— What you have to do —
The data below is to be repeated in full, exactly as given.

Collected data:
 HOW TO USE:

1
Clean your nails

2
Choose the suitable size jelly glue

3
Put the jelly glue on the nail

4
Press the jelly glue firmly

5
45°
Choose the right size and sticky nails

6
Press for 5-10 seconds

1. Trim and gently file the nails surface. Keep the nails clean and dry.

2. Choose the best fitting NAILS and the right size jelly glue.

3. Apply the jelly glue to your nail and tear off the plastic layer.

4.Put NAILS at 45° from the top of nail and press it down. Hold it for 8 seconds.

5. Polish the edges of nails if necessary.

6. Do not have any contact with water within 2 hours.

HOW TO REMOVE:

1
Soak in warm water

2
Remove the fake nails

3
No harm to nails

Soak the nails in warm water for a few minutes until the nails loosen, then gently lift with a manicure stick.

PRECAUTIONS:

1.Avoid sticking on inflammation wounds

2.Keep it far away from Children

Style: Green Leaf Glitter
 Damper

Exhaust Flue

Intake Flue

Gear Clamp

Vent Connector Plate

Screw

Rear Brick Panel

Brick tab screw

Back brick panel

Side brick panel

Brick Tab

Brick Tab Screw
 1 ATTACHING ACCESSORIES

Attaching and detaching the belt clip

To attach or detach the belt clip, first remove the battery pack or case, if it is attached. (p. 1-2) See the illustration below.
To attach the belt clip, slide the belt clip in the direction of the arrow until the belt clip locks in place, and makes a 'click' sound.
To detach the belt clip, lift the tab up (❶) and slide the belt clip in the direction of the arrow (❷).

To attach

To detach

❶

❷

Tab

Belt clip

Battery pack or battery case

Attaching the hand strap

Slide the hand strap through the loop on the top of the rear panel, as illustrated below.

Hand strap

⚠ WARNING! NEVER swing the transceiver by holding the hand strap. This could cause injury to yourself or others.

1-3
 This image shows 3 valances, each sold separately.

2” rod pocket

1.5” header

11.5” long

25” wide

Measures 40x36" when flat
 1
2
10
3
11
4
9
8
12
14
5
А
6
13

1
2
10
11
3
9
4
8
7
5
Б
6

— Result for this exercise —
 HOW TO USE:

1
Clean your nails

2
Choose the suitable size jelly glue

3
Put the jelly glue on the nail

4
Press the jelly glue firmly

5
45°
Choose the right size and sticky nails

6
Press for 5-10 seconds

1. Trim and gently file the nails surface. Keep the nails clean and dry.

2. Choose the best fitting NAILS and the right size jelly glue.

3. Apply the jelly glue to your nail and tear off the plastic layer.

4.Put NAILS at 45° from the top of nail and press it down. Hold it for 8 seconds.

5. Polish the edges of nails if necessary.

6. Do not have any contact with water within 2 hours.

HOW TO REMOVE:

1
Soak in warm water

2
Remove the fake nails

3
No harm to nails

Soak the nails in warm water for a few minutes until the nails loosen, then gently lift with a manicure stick.

PRECAUTIONS:

1.Avoid sticking on inflammation wounds

2.Keep it far away from Children

Style: Green Leaf Glitter
 Damper

Exhaust Flue

Intake Flue

Gear Clamp

Vent Connector Plate

Screw

Rear Brick Panel

Brick tab screw

Back brick panel

Side brick panel

Brick Tab

Brick Tab Screw
 1 ATTACHING ACCESSORIES

Attaching and detaching the belt clip

To attach or detach the belt clip, first remove the battery pack or case, if it is attached. (p. 1-2) See the illustration below.
To attach the belt clip, slide the belt clip in the direction of the arrow until the belt clip locks in place, and makes a 'click' sound.
To detach the belt clip, lift the tab up (❶) and slide the belt clip in the direction of the arrow (❷).

To attach

To detach

❶

❷

Tab

Belt clip

Battery pack or battery case

Attaching the hand strap

Slide the hand strap through the loop on the top of the rear panel, as illustrated below.

Hand strap

⚠ WARNING! NEVER swing the transceiver by holding the hand strap. This could cause injury to yourself or others.

1-3
 This image shows 3 valances, each sold separately.

2” rod pocket

1.5” header

11.5” long

25” wide

Measures 40x36" when flat
 1
2
10
3
11
4
9
8
12
14
5
А
6
13

1
2
10
11
3
9
4
8
7
5
Б
6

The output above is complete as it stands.